Ni siquiera hace falta entrar en el recurso fácil de recordar presupuesto y patrimonio de la institución monárquica. Y preguntarse cuál sería, dado el compromiso de colaboración, su aportación directa para ayudar con efectividad a los jóvenes. ¿De qué hablamos? ¿De medidas de promoción y mejoras que llevarían a cabo los gobiernos a su propuesta? Suena difuso, intangible y hasta fuera del cargo. Aunque sí refuerza ese paternalismo de las buenas palabras sin recorrido.

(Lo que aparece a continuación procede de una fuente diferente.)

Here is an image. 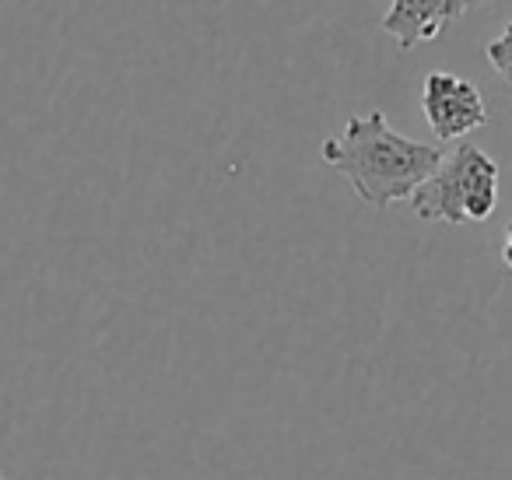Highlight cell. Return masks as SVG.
I'll use <instances>...</instances> for the list:
<instances>
[{
  "label": "cell",
  "instance_id": "cell-8",
  "mask_svg": "<svg viewBox=\"0 0 512 480\" xmlns=\"http://www.w3.org/2000/svg\"><path fill=\"white\" fill-rule=\"evenodd\" d=\"M0 480H4V473H0Z\"/></svg>",
  "mask_w": 512,
  "mask_h": 480
},
{
  "label": "cell",
  "instance_id": "cell-5",
  "mask_svg": "<svg viewBox=\"0 0 512 480\" xmlns=\"http://www.w3.org/2000/svg\"><path fill=\"white\" fill-rule=\"evenodd\" d=\"M484 53H488V64L495 67V71L502 74V78L512 85V22L502 29V36L491 39L488 50H484Z\"/></svg>",
  "mask_w": 512,
  "mask_h": 480
},
{
  "label": "cell",
  "instance_id": "cell-6",
  "mask_svg": "<svg viewBox=\"0 0 512 480\" xmlns=\"http://www.w3.org/2000/svg\"><path fill=\"white\" fill-rule=\"evenodd\" d=\"M502 263L512 270V221H509V228H505V242H502Z\"/></svg>",
  "mask_w": 512,
  "mask_h": 480
},
{
  "label": "cell",
  "instance_id": "cell-1",
  "mask_svg": "<svg viewBox=\"0 0 512 480\" xmlns=\"http://www.w3.org/2000/svg\"><path fill=\"white\" fill-rule=\"evenodd\" d=\"M320 155L337 176L348 179L358 200L383 211L400 200H411L439 169L446 151L439 144L397 134L390 120L372 109L365 116H351L341 137H327Z\"/></svg>",
  "mask_w": 512,
  "mask_h": 480
},
{
  "label": "cell",
  "instance_id": "cell-7",
  "mask_svg": "<svg viewBox=\"0 0 512 480\" xmlns=\"http://www.w3.org/2000/svg\"><path fill=\"white\" fill-rule=\"evenodd\" d=\"M484 4H495V0H467V8H484Z\"/></svg>",
  "mask_w": 512,
  "mask_h": 480
},
{
  "label": "cell",
  "instance_id": "cell-4",
  "mask_svg": "<svg viewBox=\"0 0 512 480\" xmlns=\"http://www.w3.org/2000/svg\"><path fill=\"white\" fill-rule=\"evenodd\" d=\"M463 11H467V0H393L379 29L400 50H414L418 43L439 39Z\"/></svg>",
  "mask_w": 512,
  "mask_h": 480
},
{
  "label": "cell",
  "instance_id": "cell-3",
  "mask_svg": "<svg viewBox=\"0 0 512 480\" xmlns=\"http://www.w3.org/2000/svg\"><path fill=\"white\" fill-rule=\"evenodd\" d=\"M421 113L435 141L453 144L474 130L488 127V102L474 81L449 71H432L421 85Z\"/></svg>",
  "mask_w": 512,
  "mask_h": 480
},
{
  "label": "cell",
  "instance_id": "cell-2",
  "mask_svg": "<svg viewBox=\"0 0 512 480\" xmlns=\"http://www.w3.org/2000/svg\"><path fill=\"white\" fill-rule=\"evenodd\" d=\"M411 207L421 221L481 225L498 207V162L474 144L460 141L411 197Z\"/></svg>",
  "mask_w": 512,
  "mask_h": 480
}]
</instances>
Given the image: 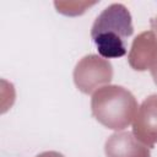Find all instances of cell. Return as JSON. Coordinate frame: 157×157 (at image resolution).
I'll use <instances>...</instances> for the list:
<instances>
[{"label": "cell", "instance_id": "1", "mask_svg": "<svg viewBox=\"0 0 157 157\" xmlns=\"http://www.w3.org/2000/svg\"><path fill=\"white\" fill-rule=\"evenodd\" d=\"M134 33L129 10L123 4H112L94 20L91 38L99 55L105 59L121 58L128 50V38Z\"/></svg>", "mask_w": 157, "mask_h": 157}]
</instances>
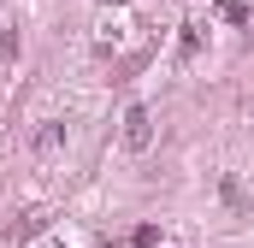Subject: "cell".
I'll return each mask as SVG.
<instances>
[{
  "instance_id": "obj_2",
  "label": "cell",
  "mask_w": 254,
  "mask_h": 248,
  "mask_svg": "<svg viewBox=\"0 0 254 248\" xmlns=\"http://www.w3.org/2000/svg\"><path fill=\"white\" fill-rule=\"evenodd\" d=\"M60 142H65V124H42V130H36V154H42V160H54V154H60Z\"/></svg>"
},
{
  "instance_id": "obj_1",
  "label": "cell",
  "mask_w": 254,
  "mask_h": 248,
  "mask_svg": "<svg viewBox=\"0 0 254 248\" xmlns=\"http://www.w3.org/2000/svg\"><path fill=\"white\" fill-rule=\"evenodd\" d=\"M148 142H154L148 107H130V113H125V148H130V154H148Z\"/></svg>"
},
{
  "instance_id": "obj_3",
  "label": "cell",
  "mask_w": 254,
  "mask_h": 248,
  "mask_svg": "<svg viewBox=\"0 0 254 248\" xmlns=\"http://www.w3.org/2000/svg\"><path fill=\"white\" fill-rule=\"evenodd\" d=\"M130 30H136L130 18H113V24H101V48H125V42H130Z\"/></svg>"
}]
</instances>
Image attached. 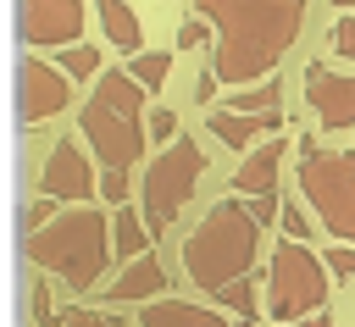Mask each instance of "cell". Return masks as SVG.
Instances as JSON below:
<instances>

Y luego está la Corte y dentro de ella el importante bastión de la prensa palaciega que escenifica una ceremonia de la irrealidad. Leerles y oírles tras el discurso produce en algunos casos vergüenza ajena. Ese crecimiento para convertirse en una figura senatorial (por las canas), ese alborozarse por conclusiones como que “la convivencia es frágil” resaltada por la mayoría. Pues sí, no hay más que ver la vida pública y las calles.

La tradición manda que los discursos de la monarquía española sean interpretados al estilo de los oráculos de Delfos en la antigua Grecia. Intuyendo y recreando los mensajes ocultos. Es cierto que de un año largo a esta parte las palabras de Felipe VI son claras. Lo que toca entonces a los cronistas es desbordarse en alabanzas. Y agarrarse a descifrar los “guiños” de la escenografía.

Un discurso real con consejos. Que suscitan preguntas. Sabemos, por supuesto, que “es muy difícil encontrar trabajo sin una adecuada formación”. Y las jefaturas de Estado por herencia de sangre no son precisamente un ejemplo. Luego están las trayectorias de la familia. El cuñado Urdangarín, la hermana Cristina y, sin duda, el padre y rey Juan Carlos. El que, como él, está protegido por la inviolabilidad, en una figura por completo anacrónica y, sobre todo, injusta. O las tensiones en el matrimonio real de las que habla la prensa alemana y los mentideros españoles. Convendría aclarar en cuanto exceda, si fuera el caso, el ámbito de una relación conyugal. Tener a un comisario encarcelado y encausado por la elaboración de grabaciones como método de presión y el sembrado de rumores al respecto chirría con el retrato oficial.

La Corte manda mucho. Monárquicos sobrevenidos desde presuntos republicanismos que piensan -y así lo dicen- que los españoles no estamos preparados para un jefe de Estado electo. Ahondando en el problema, imaginen los discursos del rey supervisados por un Gobierno de Pablo Casado o Albert Rivera con sus soflamas incendiarias de arenga en las barricadas. En equipo con sus lugartenientes más destacados: el lanzador de huesos de aceituna y tuits sonrojantes con billetes de lotería, la jefa de la oposición en Catalunya que se comunica por cartelitos y banderas que saca del bolso prestidigitador o señalados bocazas de solera como Girauta y Hernando. Aunque, la verdad, tampoco el discurso actual, más templado, pasará a la historia.

Sin referéndum sobre la monarquía a la vista, se vive lo que toca por la misma regla de tres racional. En los preocupantes tiempos que corren para cualquier progresista, para cualquier demócrata, sería un consuelo simplemente que el jefe del Estado llamara con contundencia a defender la democracia y la libertad. De este siglo. De estas amenazas.